* [TASK ITEM A] In the text on hot water immersion, by how much did treadmill speed at VO₂max increase?
* [TASK ITEM B] Reproduce the hot water immersion text word for word, from "Hot water immersion expanded" to "the oxygen-carrying balance.".

* [PROVIDED TEXT]
5 weeks of hot water immersion increased VO₂max by 4.4% in trained runners — without changing their training.
Passive heat acclimation produced hemoglobin mass gains comparable to altitude training, plus cardiac adaptations that altitude can't match.
Jenkins et al. (2025) — The Journal of Physiology
Crossover design: 5 weeks of hot water immersion after training increased Hb mass, expanded the heart's filling capacity, and improved VO₂max by 4.4% — without changing the training itself.
Athletes have long traveled to altitude camps to boost hemoglobin mass and oxygen-carrying capacity. It works — but it's expensive, logistically complex, and environmentally costly.
This study shows that sitting in hot water after training produces the same hemoglobin mass gains as altitude — plus something altitude doesn't give you: cardiac remodeling that increases how much blood your heart can pump per beat.
Heat expanded both the oxygen-carrying capacity of the blood and the heart's ability to deliver it. That dual mechanism is what makes this different.
Hemoglobin mass increase — a 3.9% gain, comparable to altitude training protocols of similar duration.
Blood volume expansion. More blood to carry more oxygen to working muscles.
Left ventricular end-diastolic volume increase — the heart physically expanded its filling capacity, pumping more blood per beat.
VO₂max improvement — a 4.4% gain in maximal oxygen consumption, with treadmill speed at VO₂max increasing by 0.8 km/h.
Hot water immersion expanded plasma volume in weeks 1-2, which lowered hematocrit and triggered the kidneys to produce more red blood cells. By weeks 4-5, hemoglobin mass had climbed 33g — the body's way of restoring the oxygen-carrying balance.

* [PROVIDED INFORMATION]
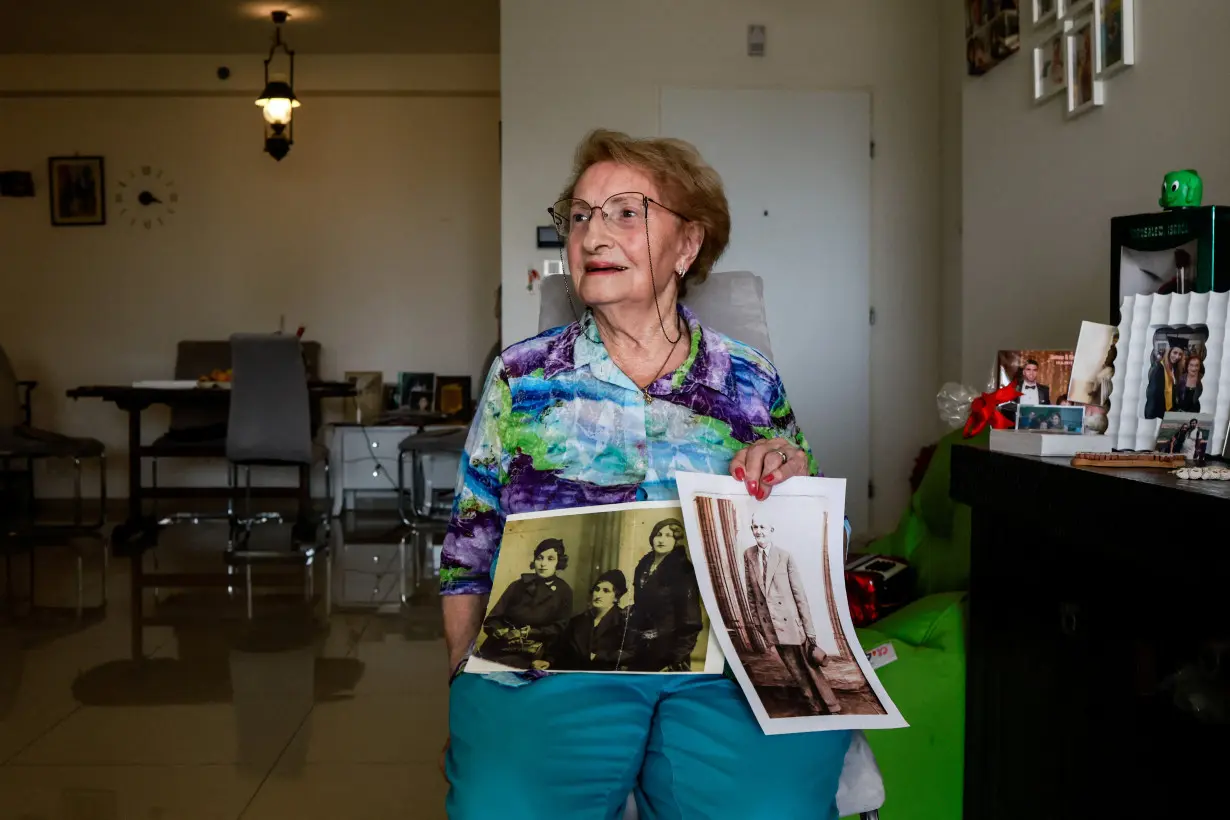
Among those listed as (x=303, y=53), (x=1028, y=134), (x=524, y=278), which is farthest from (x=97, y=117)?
(x=1028, y=134)

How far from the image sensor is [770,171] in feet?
16.2

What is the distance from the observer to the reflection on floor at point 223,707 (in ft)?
7.49

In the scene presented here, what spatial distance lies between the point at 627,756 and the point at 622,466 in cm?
38

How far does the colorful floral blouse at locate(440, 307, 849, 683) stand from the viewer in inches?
55.7

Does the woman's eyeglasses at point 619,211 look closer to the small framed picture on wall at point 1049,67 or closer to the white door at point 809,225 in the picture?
the small framed picture on wall at point 1049,67

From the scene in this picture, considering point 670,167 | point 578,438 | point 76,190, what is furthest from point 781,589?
point 76,190

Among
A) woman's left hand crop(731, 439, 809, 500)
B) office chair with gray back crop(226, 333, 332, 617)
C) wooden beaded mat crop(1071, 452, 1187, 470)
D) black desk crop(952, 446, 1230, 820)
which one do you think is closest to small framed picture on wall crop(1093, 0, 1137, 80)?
black desk crop(952, 446, 1230, 820)

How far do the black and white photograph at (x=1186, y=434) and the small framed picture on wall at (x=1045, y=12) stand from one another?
2007mm

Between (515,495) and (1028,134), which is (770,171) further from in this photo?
(515,495)

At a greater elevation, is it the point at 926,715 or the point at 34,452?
the point at 34,452

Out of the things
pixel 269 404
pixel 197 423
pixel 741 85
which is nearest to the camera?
pixel 741 85

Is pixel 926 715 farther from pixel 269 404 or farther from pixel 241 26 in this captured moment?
pixel 241 26

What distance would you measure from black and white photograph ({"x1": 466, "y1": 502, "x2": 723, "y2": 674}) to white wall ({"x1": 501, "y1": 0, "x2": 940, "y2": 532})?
12.2 ft

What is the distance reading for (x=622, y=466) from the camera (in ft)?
4.65
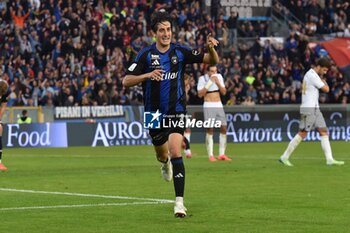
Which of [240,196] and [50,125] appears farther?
[50,125]

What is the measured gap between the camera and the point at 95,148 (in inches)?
1366

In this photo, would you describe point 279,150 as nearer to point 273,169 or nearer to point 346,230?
point 273,169

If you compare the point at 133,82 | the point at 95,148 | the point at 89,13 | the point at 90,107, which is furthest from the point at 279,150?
the point at 133,82

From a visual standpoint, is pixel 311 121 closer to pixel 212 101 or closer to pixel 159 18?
pixel 212 101

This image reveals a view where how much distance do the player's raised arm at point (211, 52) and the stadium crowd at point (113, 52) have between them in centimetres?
2508

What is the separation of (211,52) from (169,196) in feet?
10.5

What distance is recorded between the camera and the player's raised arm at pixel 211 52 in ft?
42.2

* [ANSWER SPACE A] 0.8 km/h

* [ANSWER SPACE B]
Hot water immersion expanded plasma volume in weeks 1-2, which lowered hematocrit and triggered the kidneys to produce more red blood cells. By weeks 4-5, hemoglobin mass had climbed 33g — the body's way of restoring the oxygen-carrying balance.